● **VORLIEGENDER TEXT**
%%

Gestern Abend haben wir uns verabschiedet mit der Aussicht auf die heutige Strategie. Über die haben wir relativ lange gegrübelt, dazu die Wetterprognose der ARC im Detail zerlegt und die PredictWind Vorhersage Stunde für Stunde analysiert.
Bei dem groben Ergebnis waren sich alle, Crew wie Skipper, einig - wir wollen wie auch gestern schon lieber nach Süden als nach Norden. Denn im Norden wartet und warnt immer noch ein Sturm. Nach Regen kommt zwar bekanntlich Sonnenschein (in unserem Fall der Passatwind, der uns nach St. Lucia bringen soll). Allerdings würde es im Norden viel länger (ca. zwei Tage) länger dauern, bis uns dieser dort erreicht.
Also halten wir es mit dem Song "ab in den Süden, der Sonne hinterher, hey jo (Jo) was geht...?"
Das Problem ist allerdings aktuell noch der Wind bzw. dessen Richtung. Denn der Wind kommt aktuell und ungewöhnlicher Weise noch genau aus Süden und somit direkt auf uns zu. Das kann kein Schiff der Welt segeln. Also müssen wir uns entscheiden, ob wir lieber nach Süd-Westen fahren, damit aber tiefer in die Flaute kommen, oder nach Süd-Osten, wo uns der Passatwind früher erreicht.
Wir haben uns zunächst für den Süd-Osten entschieden. Das braucht allerdings mentale Stärke, denn dieser Kurs führt uns wieder von unserem Ziel weg. Und das, nachdem wir kurz vorher die magischen 1.000 Meilen geknackt hatten und nur noch 996 Meilen Restdistanz angezeigt wurden...
Sollen wir nun wirklich wieder zurück fahren, erneut über 1.000 Meilen haben, um sie dann morgen wieder zu unterschreiten? Das wäre mal ein neuer Rekord. Wir arbeiten dran, ihn zu brechen.
Aber keine Sorge, wir fahren nicht einfach stur nach Süd-Ost, nur ein paar Stunden. Denn zum Glück gibt es beim Segeln die sogenannte Wende. Bei einer Wende wird die Fahrtrichtung geändert und das Segel auf der anderen Seite gesetzt, um dann in die gespiegelte Gegenrichtung weiterzufahren. Wenn wir also vorher nach Süd-Osten gefahren sind, fahren wir nach einer Wende nach Süd-Westen.

%%

● **BEREITGESTELLTE DATEN**
%%

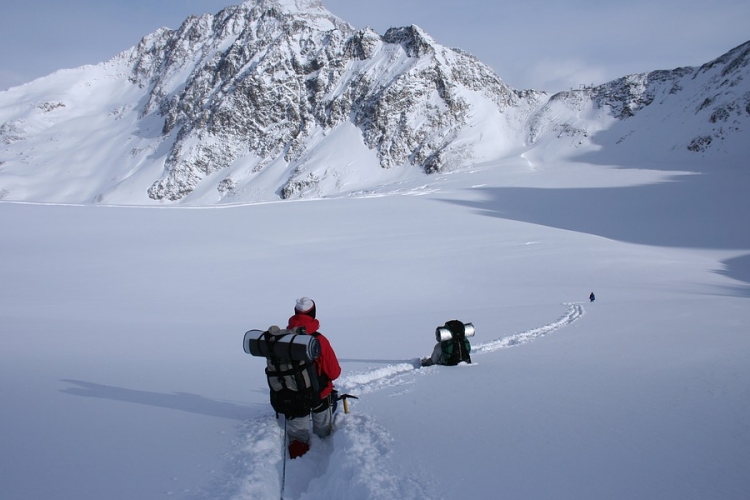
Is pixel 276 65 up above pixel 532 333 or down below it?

%%
%%

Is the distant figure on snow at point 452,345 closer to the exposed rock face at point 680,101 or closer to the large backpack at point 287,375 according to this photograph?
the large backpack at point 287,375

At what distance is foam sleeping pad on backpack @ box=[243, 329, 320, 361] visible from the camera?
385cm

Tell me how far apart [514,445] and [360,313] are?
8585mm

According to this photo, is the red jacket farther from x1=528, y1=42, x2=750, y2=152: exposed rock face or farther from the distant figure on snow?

%%
%%

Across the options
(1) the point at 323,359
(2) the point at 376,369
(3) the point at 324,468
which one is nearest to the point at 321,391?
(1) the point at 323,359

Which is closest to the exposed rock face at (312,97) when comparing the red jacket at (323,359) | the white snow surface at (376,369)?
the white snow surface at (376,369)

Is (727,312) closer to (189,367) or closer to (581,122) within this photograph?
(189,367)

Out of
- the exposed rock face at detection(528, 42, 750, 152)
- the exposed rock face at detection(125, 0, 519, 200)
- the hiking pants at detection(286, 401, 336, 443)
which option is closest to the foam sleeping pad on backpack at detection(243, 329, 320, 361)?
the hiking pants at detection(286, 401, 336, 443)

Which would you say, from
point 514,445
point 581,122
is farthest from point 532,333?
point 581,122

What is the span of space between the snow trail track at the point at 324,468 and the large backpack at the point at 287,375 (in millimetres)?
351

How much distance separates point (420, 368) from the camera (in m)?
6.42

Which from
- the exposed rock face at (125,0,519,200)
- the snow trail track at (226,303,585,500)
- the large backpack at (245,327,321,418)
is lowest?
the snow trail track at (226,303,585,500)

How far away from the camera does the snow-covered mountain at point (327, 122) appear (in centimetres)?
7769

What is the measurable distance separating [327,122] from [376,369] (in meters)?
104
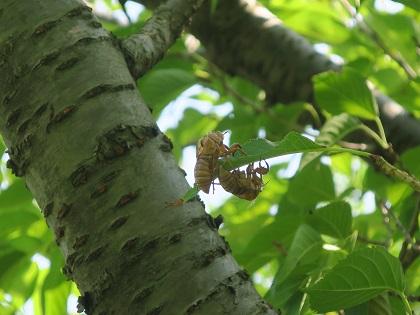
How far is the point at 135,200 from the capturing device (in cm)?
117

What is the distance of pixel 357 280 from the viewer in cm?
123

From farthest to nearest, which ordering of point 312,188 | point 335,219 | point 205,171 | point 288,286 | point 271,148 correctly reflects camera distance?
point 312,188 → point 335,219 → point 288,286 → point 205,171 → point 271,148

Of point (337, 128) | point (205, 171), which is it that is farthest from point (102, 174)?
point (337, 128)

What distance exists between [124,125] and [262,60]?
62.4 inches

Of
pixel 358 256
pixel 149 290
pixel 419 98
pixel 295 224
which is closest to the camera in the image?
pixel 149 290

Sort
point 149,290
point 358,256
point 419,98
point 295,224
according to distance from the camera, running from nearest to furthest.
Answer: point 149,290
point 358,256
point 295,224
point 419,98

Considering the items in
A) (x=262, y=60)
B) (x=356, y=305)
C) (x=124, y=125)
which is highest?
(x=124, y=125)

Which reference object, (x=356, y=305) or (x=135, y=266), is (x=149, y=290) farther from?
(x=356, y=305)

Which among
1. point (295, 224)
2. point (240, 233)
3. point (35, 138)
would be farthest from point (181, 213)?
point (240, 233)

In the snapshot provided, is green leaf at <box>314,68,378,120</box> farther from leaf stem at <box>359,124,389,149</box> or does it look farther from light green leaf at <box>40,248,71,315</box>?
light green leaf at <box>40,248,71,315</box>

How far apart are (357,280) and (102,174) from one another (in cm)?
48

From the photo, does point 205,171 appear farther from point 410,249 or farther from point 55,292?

%%

● **AUFGABE 1**
Beantworte anhand des Segelberichts:
(a) Wie viel länger würde es im Norden ungefähr dauern, bis der Passatwind das Boot erreicht?
(b) Aus welcher Richtung kommt der Wind aktuell?
(c) Welche Restdistanz wurde angezeigt, nachdem die 1.000 Meilen geknackt waren?
● **AUFGABE 2**
Schreibe aus dem Segelbericht den Abschnitt ab, der bei „Gestern Abend haben“ beginnt und sich bis „dieser dort erreicht.“ erstreckt.
● **AUFGABE 3**
Stimmen diese Aussagen mit dem Segelbericht überein?
(a) Die Crew hat sich zunächst für den Kurs nach Süd-Westen entschieden.
(b) Im Norden wartet noch ein Sturm.
(c) Bei einer Wende wird das Segel auf der anderen Seite gesetzt.

● **ERGEBNIS 1**
(a) Ca. zwei Tage.
(b) Genau aus Süden.
(c) 996 Meilen.

● **ERGEBNIS 2**
Gestern Abend haben wir uns verabschiedet mit der Aussicht auf die heutige Strategie. Über die haben wir relativ lange gegrübelt, dazu die Wetterprognose der ARC im Detail zerlegt und die PredictWind Vorhersage Stunde für Stunde analysiert.
Bei dem groben Ergebnis waren sich alle, Crew wie Skipper, einig - wir wollen wie auch gestern schon lieber nach Süden als nach Norden. Denn im Norden wartet und warnt immer noch ein Sturm. Nach Regen kommt zwar bekanntlich Sonnenschein (in unserem Fall der Passatwind, der uns nach St. Lucia bringen soll). Allerdings würde es im Norden viel länger (ca. zwei Tage) länger dauern, bis uns dieser dort erreicht.

● **ERGEBNIS 3**
(a) Nein: „Wir haben uns zunächst für den Süd-Osten entschieden.“
(b) Ja: „Denn im Norden wartet und warnt immer noch ein Sturm.“
(c) Ja: „Bei einer Wende wird die Fahrtrichtung geändert und das Segel auf der anderen Seite gesetzt“